Le Premier ministre maltais emporté par l'affaire Daphne Caruana Galizia

Après de multiples rebondissements dans l'enquête sur le meurtre de la journaliste qui mettent en cause ses proches, Joseph Muscat a annoncé sa démission dimanche soir. Elle ne sera effective que mi-janvier.
Manifestation devant la cour de justice à la Valette à Malte, dimanche. (DARRIN ZAMMIT LUPI/Photo Darrin Zammit Lupi. Reuters)
publié le 2 décembre 2019 à 15h49

Joseph Muscat a fini par céder. Accablé de critiques pour ses multiples ingérences dans l'enquête sur la mort de la journaliste d'investigation Daphne Caruana Galizia, le Premier ministre maltais – 45 ans et aucun échec électoral au compteur – a annoncé sa démission dimanche soir. Elle sera effective mi-janvier, une fois son successeur choisi par le parti travailliste. Dans l'intervalle, le chef du gouvernement a affirmé qu'il se contenterait d'expédier les affaires courantes.

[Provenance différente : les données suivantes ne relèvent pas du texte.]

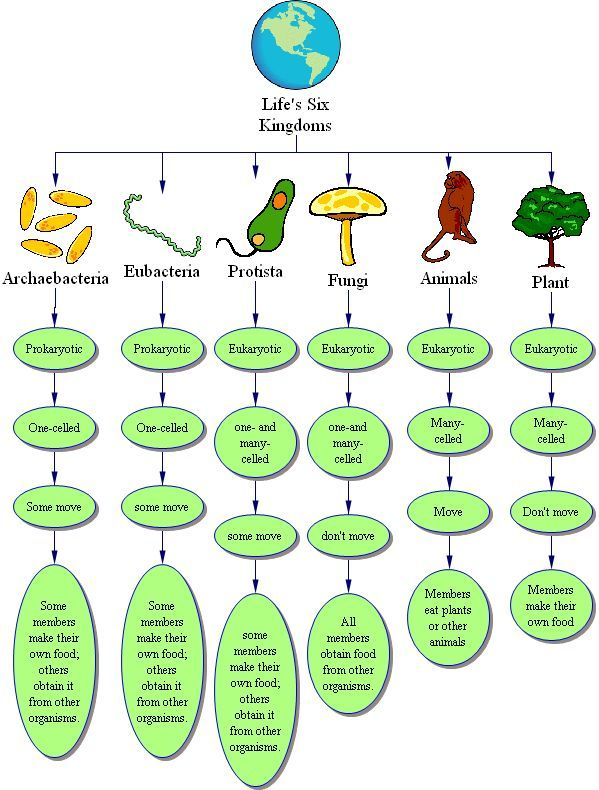 Kingdom biology  Wikipedia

La position de Joseph Muscat est fragilisée depuis l'arrestation le 20 novembre de Yorgen Fenech, important magnat du jeu et de l'immobilier, suspecté d'avoir organisé le meurtre de la journaliste. L'homme d'affaires accuse quant à lui Keith Schembri, chef de cabinet du Premier ministre jusqu'à une date récente, d'avoir été le «cerveau» du meurtre. Keith Schembri et Joseph Muscat avaient été épinglés à de multiples reprises par Daphne Caruana Galizia. La journaliste avait notamment révélé l'existence de compagnies panaméennes off-shore appartenant à Schembri dans le cadre de l'enquête sur les «Panamá Papers» et accusé la femme de Muscat d'être la bénéficiaire d'une société écran domiciliée elle aussi au Panamá, sur les comptes de laquelle 1 million de dollars aurait été versé depuis l'Azerbaïdjan.

Ami de longue date

Accusé d'avoir laissé prospérer une culture de l'immunité sur l'île, le Premier ministre est surtout visé par l'opposition, la société civile et la famille de Daphne Caruana Galizia pour ses liens avec Keith Schembri. Joseph Muscat a toujours défendu son ami de longue date, bien que celui-ci soit impliqué dans plusieurs scandales de corruption. Il lui a même donné accès aux briefings des services secrets portant sur l'enquête sur la mort de la journaliste, qui l'ont tenu au courant des moindres avancées des investigations. Keith Schembri a fini par démissionner dans la nuit du 25 novembre avant d'être arrêté quelques heures plus tard. Une arrestation sans conséquences puisque l'ancien directeur de cabinet a été libéré au bout de 48 heures sans qu'aucune charge ne soit retenue contre lui. Dans la foulée, Joseph Muscat a décidé de ne pas accorder l'immunité que Yorgen Fenech avait demandée, en échange de révélations sur les liens entre Schembri et le meurtre.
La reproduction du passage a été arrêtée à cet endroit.